And aurally, the peloton’s unofficial soundtrack is from Kraftwerk. It feels a bit out of character for a group of German layabouts to take interest in a sporting event so physically involved, and then you remember that Kraftwerk cycles through its members like, well, a grueling high-stakes bike race. Shockingly, like the Tour de France, they’re still around, even after losing several members to mysterious disputes.
“What I wouldn’t give to be a medium-ugly Frenchman preening in high-vis spandex this July,” said no one ever. Or so I imagine—I’ve never learned to ride a bike.
Power and Cool
by Chris Kraus
Even though it came out in 2008, I think of Matteo Garrone’s Gomorrah as the first movie of the 21st century. Adapted from Roberto Saviano’s great investigative book about the Neapolitan criminal cartel Camorra, the movie opens with a bloody massacre between two rival clans underneath the cheesy, ultraviolet lighting of a tanning salon. Debuting one year after the final episode of The Sopranos, there is no psychology behind the actions of anyone involved with the Camorra. Fear and money are the only operating factors. The organization reaches everywhere—from housing projects to urban planning to haute couture, where garment factory owners are forced to underbid each other. It’s a world of too many people, too few resources. Boredom, scarcity, malaise, and casually expedient violence… like the Baudelaire line that prefaces Bolaño’s 2666: “An oasis of horror in a desert of boredom.” As Saviano wrote about the film: “We forget what Gomorrah really is. Gomorrah is not a mere synonym with Camorra, Gomorrah is an economic system wherein everything is missing, where there are no investments, no opportunities, no education, no jobs, no resources.”
Wine and Milk
by Paige K. Bradley
Milk is the sort of beverage I pour for myself when I’m alone and want to take the edge off. Dairy, oat, soy, almond—I don’t discriminate. I’m not such a delicate flower that I concern myself with inadvertent hormonal boosts or deficiencies. I have bigger fish to fry.
Wine—I started drinking it in my early 30s (which was years ago, mind you). Often with a piece of broiled salmon since the dish is straightforward enough, and a small flank of it from Whole Foods these days is somehow more affordable than nearly anything else I can imagine preparing for dinner. Thank you, fuck you, Amazon.
In Mythologies, Roland Barthes said “wine supports a varied mythology which does not trouble about contradictions.”
§ §
## Exercise set:
**A)** According to the essay excerpt, in what year did Gomorrah come out?
**B)** Name every kind of milk mentioned in the essay excerpt.
**C)** Quote the part of the essay excerpt that opens with the words containing "Wine and Milk" and closes with "fuck you, Amazon.".
The data below has no connection to the essay excerpt.

## Rows:
§ §
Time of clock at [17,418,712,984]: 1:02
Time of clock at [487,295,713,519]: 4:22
§ §
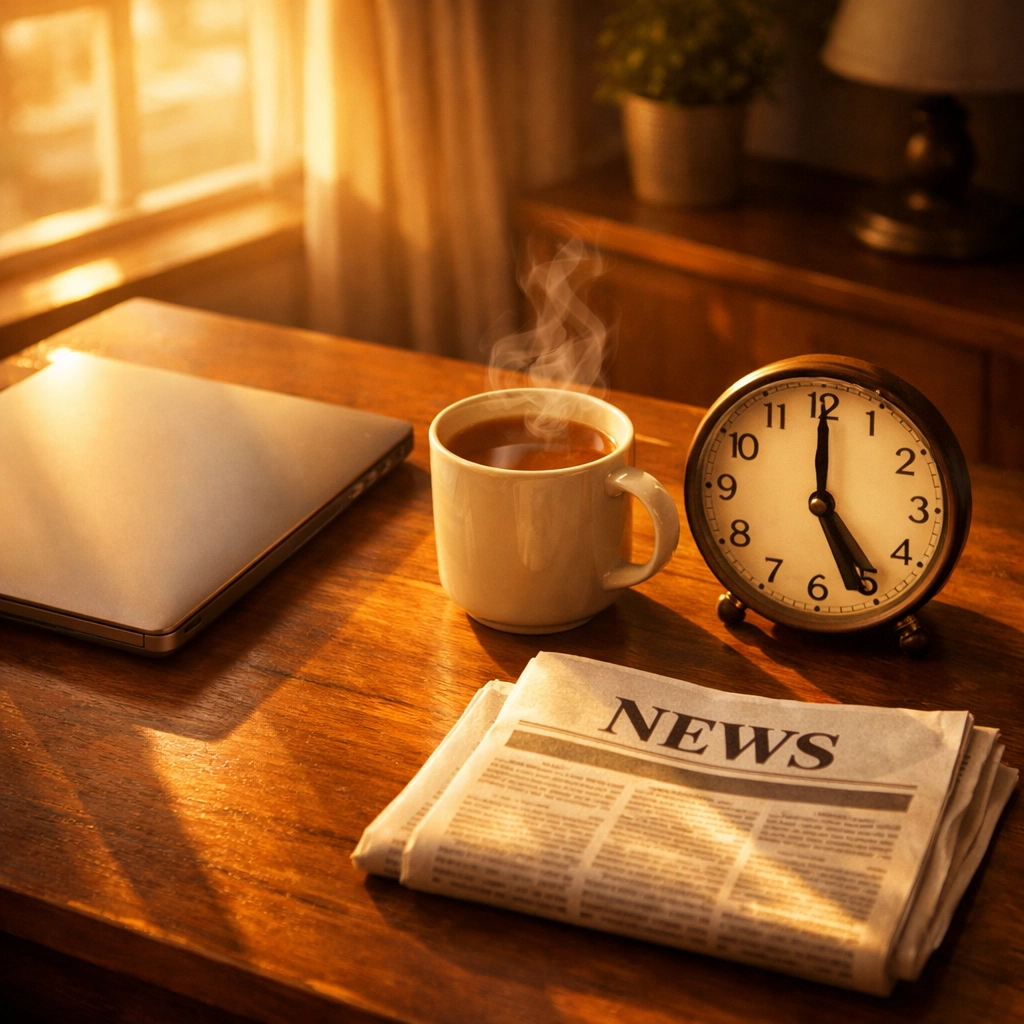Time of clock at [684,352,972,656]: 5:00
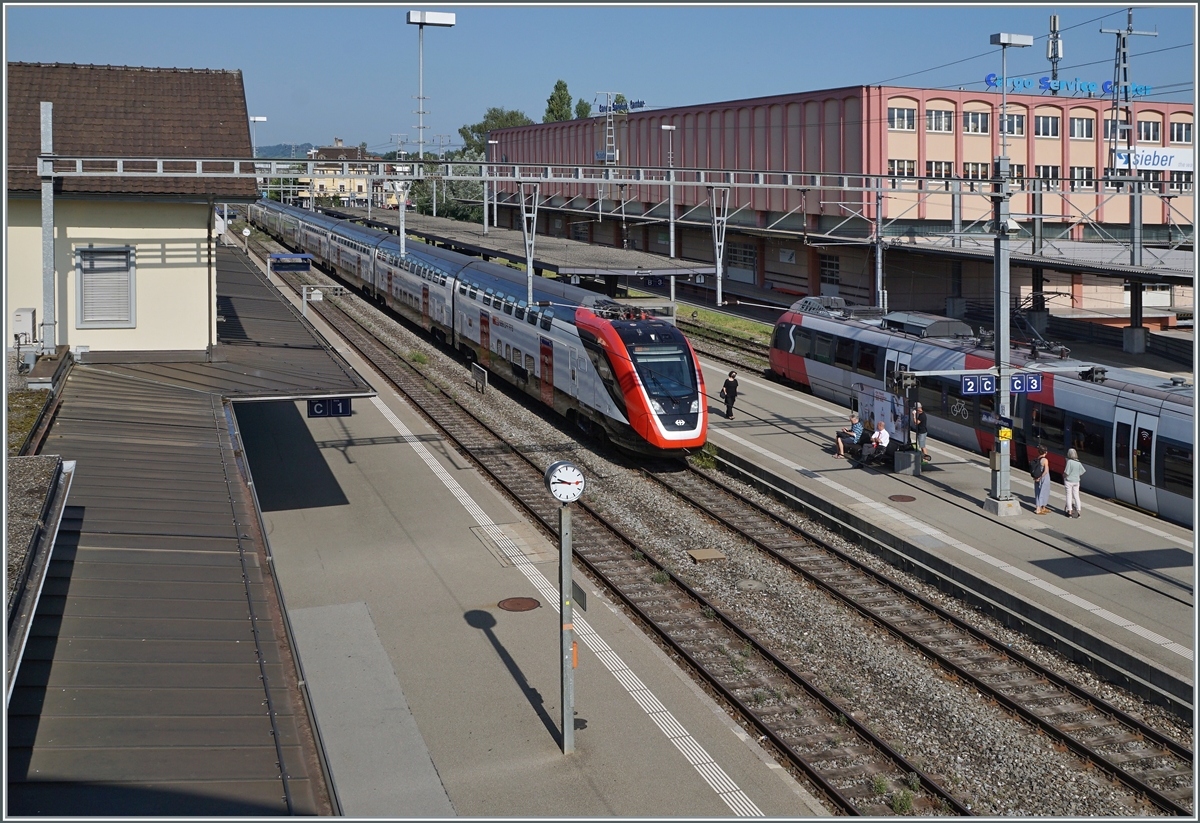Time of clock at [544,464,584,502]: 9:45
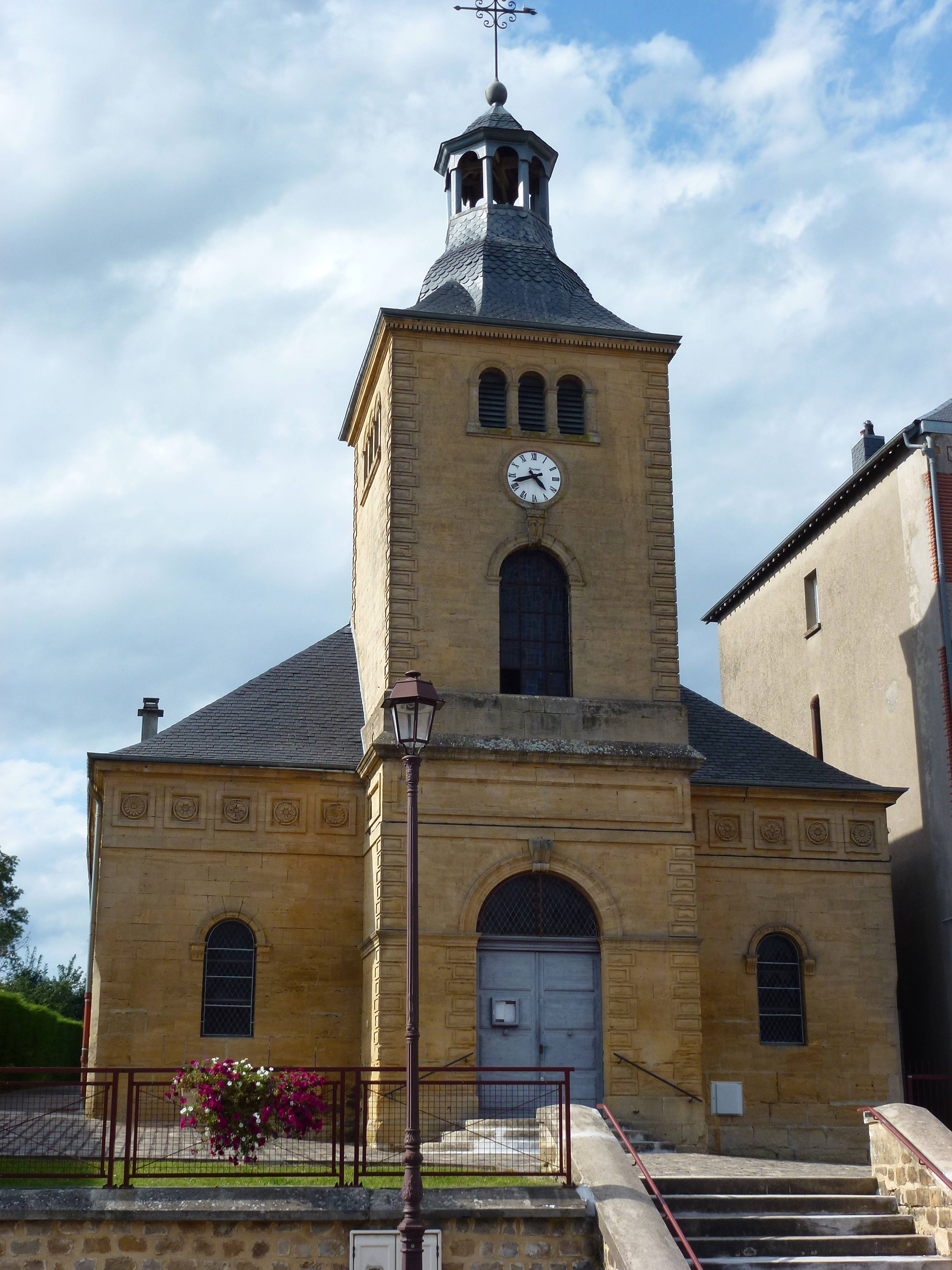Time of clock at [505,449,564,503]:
§ §
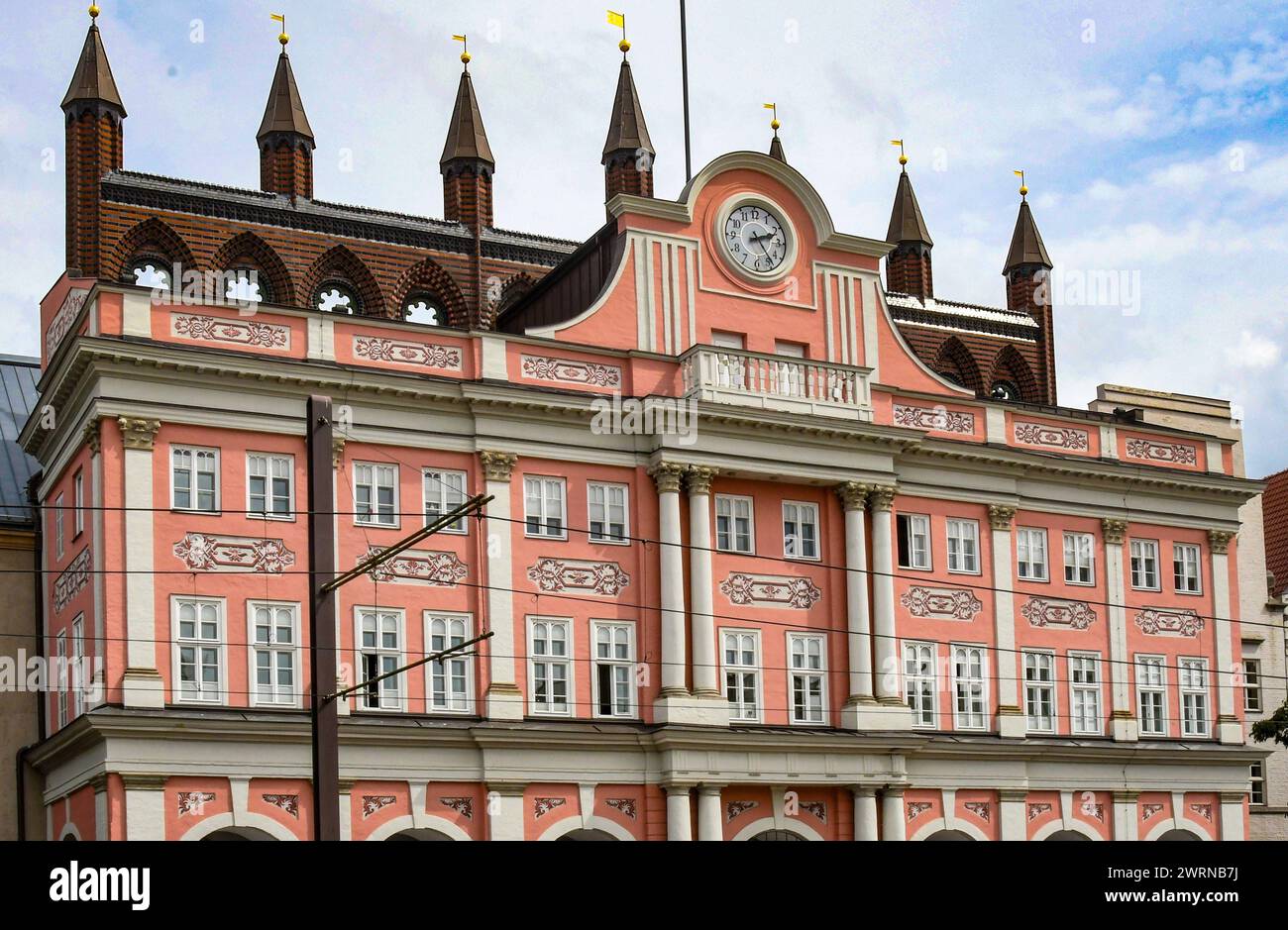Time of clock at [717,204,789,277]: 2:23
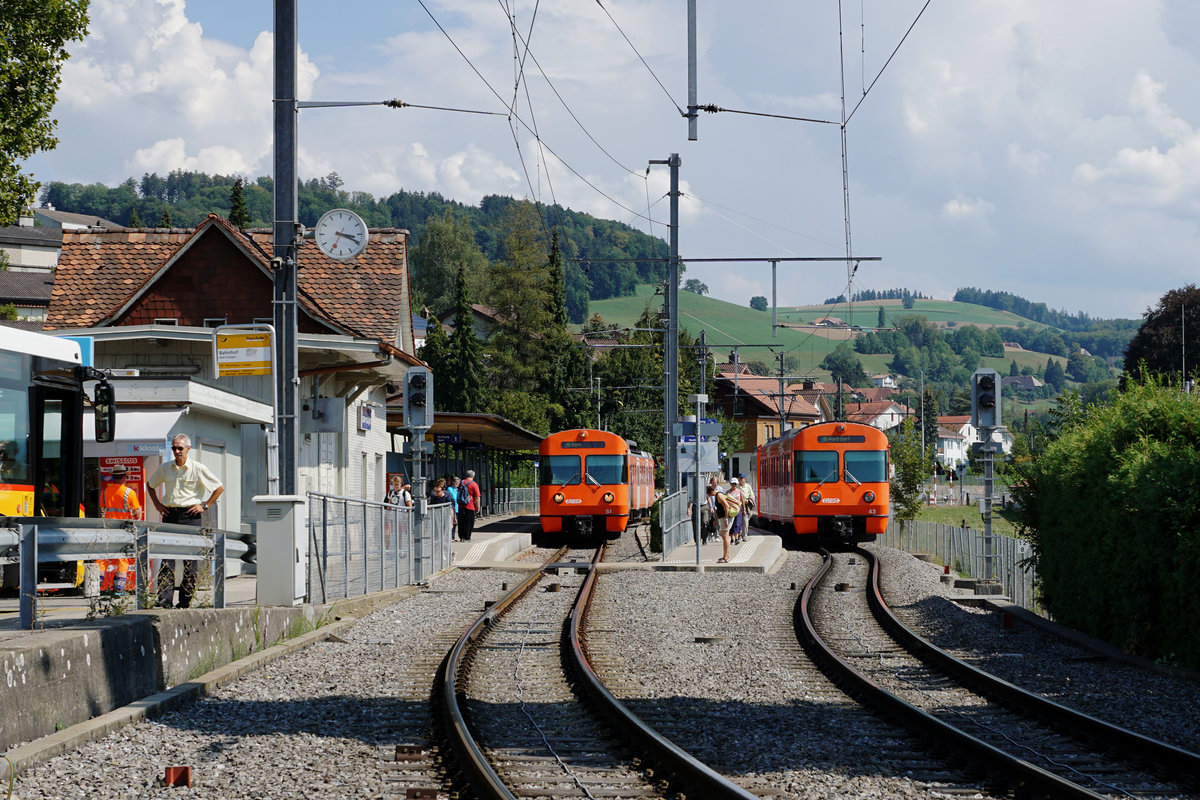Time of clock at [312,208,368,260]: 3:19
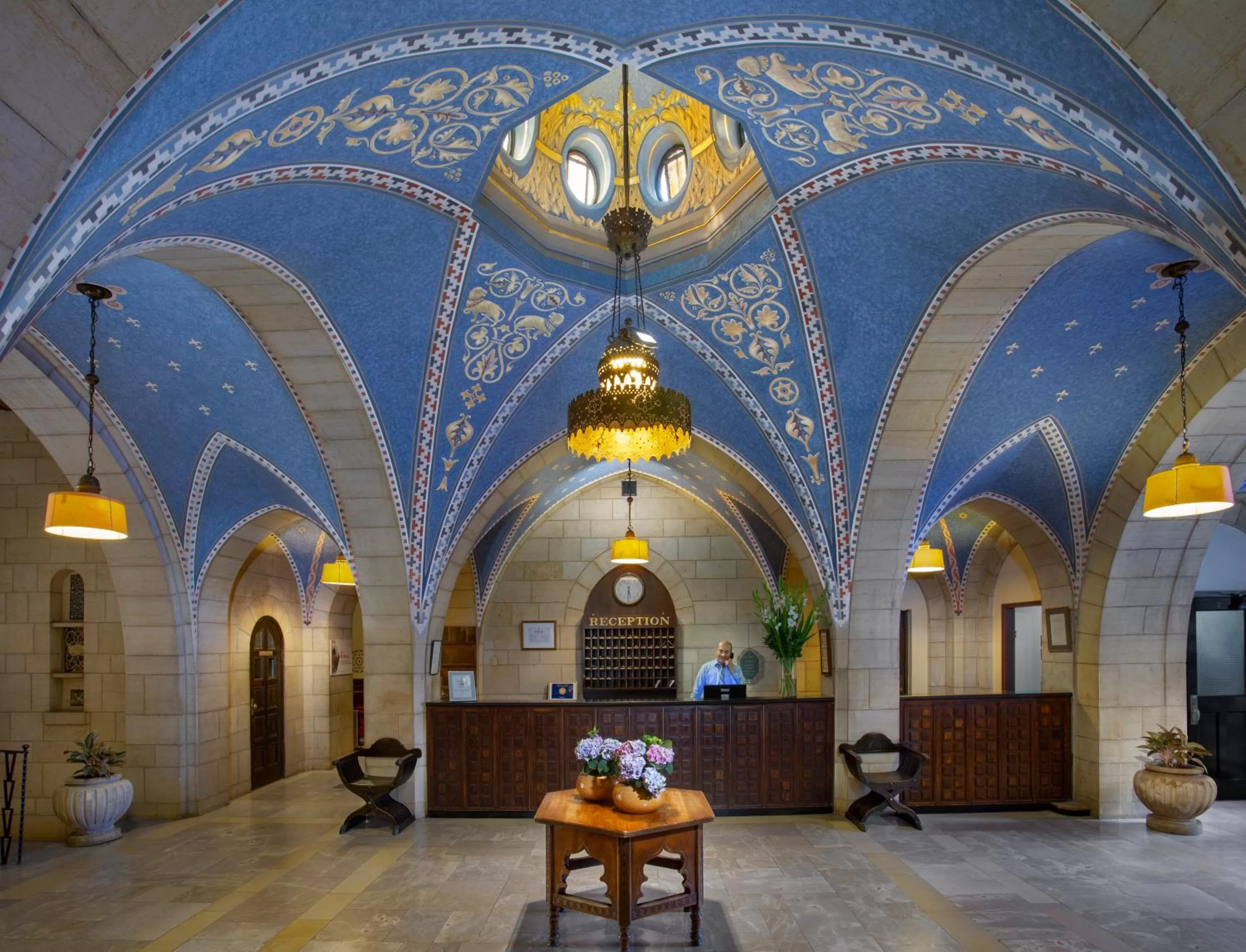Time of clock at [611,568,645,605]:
§ §
## Results in order:
**A)** 2008

**B)** Dairy, oat, soy, almond

**C)**
Wine and Milk
by Paige K. Bradley
Milk is the sort of beverage I pour for myself when I’m alone and want to take the edge off. Dairy, oat, soy, almond—I don’t discriminate. I’m not such a delicate flower that I concern myself with inadvertent hormonal boosts or deficiencies. I have bigger fish to fry.
Wine—I started drinking it in my early 30s (which was years ago, mind you). Often with a piece of broiled salmon since the dish is straightforward enough, and a small flank of it from Whole Foods these days is somehow more affordable than nearly anything else I can imagine preparing for dinner. Thank you, fuck you, Amazon.